— START Stored rows —

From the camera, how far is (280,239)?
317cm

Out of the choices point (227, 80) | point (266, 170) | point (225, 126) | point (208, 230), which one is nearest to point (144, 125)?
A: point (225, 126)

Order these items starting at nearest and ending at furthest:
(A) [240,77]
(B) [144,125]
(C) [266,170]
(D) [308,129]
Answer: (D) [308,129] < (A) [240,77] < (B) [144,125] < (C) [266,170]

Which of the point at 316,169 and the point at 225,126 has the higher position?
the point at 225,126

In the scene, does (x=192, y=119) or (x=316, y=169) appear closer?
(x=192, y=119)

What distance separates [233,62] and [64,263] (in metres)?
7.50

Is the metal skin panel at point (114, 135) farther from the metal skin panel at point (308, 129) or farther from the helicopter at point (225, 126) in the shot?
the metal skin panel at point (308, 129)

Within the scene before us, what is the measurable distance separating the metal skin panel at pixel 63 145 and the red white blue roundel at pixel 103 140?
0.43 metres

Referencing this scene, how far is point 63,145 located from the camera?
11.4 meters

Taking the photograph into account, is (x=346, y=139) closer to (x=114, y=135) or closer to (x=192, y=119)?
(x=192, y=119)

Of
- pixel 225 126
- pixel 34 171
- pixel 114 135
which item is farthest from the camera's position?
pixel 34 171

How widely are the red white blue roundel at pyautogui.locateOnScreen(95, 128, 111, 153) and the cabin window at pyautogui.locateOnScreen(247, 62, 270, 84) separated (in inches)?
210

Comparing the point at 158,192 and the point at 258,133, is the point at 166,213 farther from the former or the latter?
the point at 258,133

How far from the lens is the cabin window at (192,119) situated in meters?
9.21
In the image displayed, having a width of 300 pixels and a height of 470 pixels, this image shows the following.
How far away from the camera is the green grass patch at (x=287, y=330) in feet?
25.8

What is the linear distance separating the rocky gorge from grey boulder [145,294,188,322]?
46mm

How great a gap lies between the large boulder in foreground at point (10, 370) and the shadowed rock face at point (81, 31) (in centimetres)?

— END Stored rows —

Each record must be repeated exactly as it is.

From the camera, how far is (280,239)?
317cm

Out of the choices point (227, 80) | point (266, 170) | point (225, 126) | point (208, 230), which one is nearest to point (144, 125)?
A: point (225, 126)

Order these items starting at nearest and ending at furthest:
(A) [240,77]
(B) [144,125]
(C) [266,170]
(D) [308,129]
Answer: (D) [308,129] < (A) [240,77] < (B) [144,125] < (C) [266,170]

Which of the point at 316,169 and the point at 225,126 has the higher position?
the point at 225,126

In the scene, does (x=192, y=119) or (x=316, y=169) appear closer?
(x=192, y=119)

What distance separates [233,62] and [64,263] (in metres)?
7.50

Is the metal skin panel at point (114, 135) farther from the metal skin panel at point (308, 129) or farther from the helicopter at point (225, 126) in the shot?
the metal skin panel at point (308, 129)

Within the scene before us, what is the measurable distance separating the metal skin panel at pixel 63 145 and the red white blue roundel at pixel 103 140?
0.43 metres

Referencing this scene, how far is point 63,145 located from the camera?
11.4 meters

Taking the photograph into account, is (x=346, y=139) closer to (x=114, y=135) or closer to (x=192, y=119)?
(x=192, y=119)

Of
- pixel 225 126
- pixel 34 171
- pixel 114 135
which item is farthest from the camera's position?
pixel 34 171

How widely are the red white blue roundel at pyautogui.locateOnScreen(95, 128, 111, 153) and the cabin window at pyautogui.locateOnScreen(247, 62, 270, 84) separated (in inches)?
210

Comparing the point at 158,192 and the point at 258,133, is the point at 166,213 farther from the former or the latter?
the point at 258,133

How far from the lens is the cabin window at (192,119) situated in meters?
9.21
In the image displayed, having a width of 300 pixels and a height of 470 pixels, this image shows the following.
How far away from the camera is the green grass patch at (x=287, y=330) in feet?
25.8

What is the linear distance separating the rocky gorge from grey boulder [145,294,188,322]?
46mm

How great a gap lies between the large boulder in foreground at point (10, 370) and the shadowed rock face at point (81, 31) (in centimetres)?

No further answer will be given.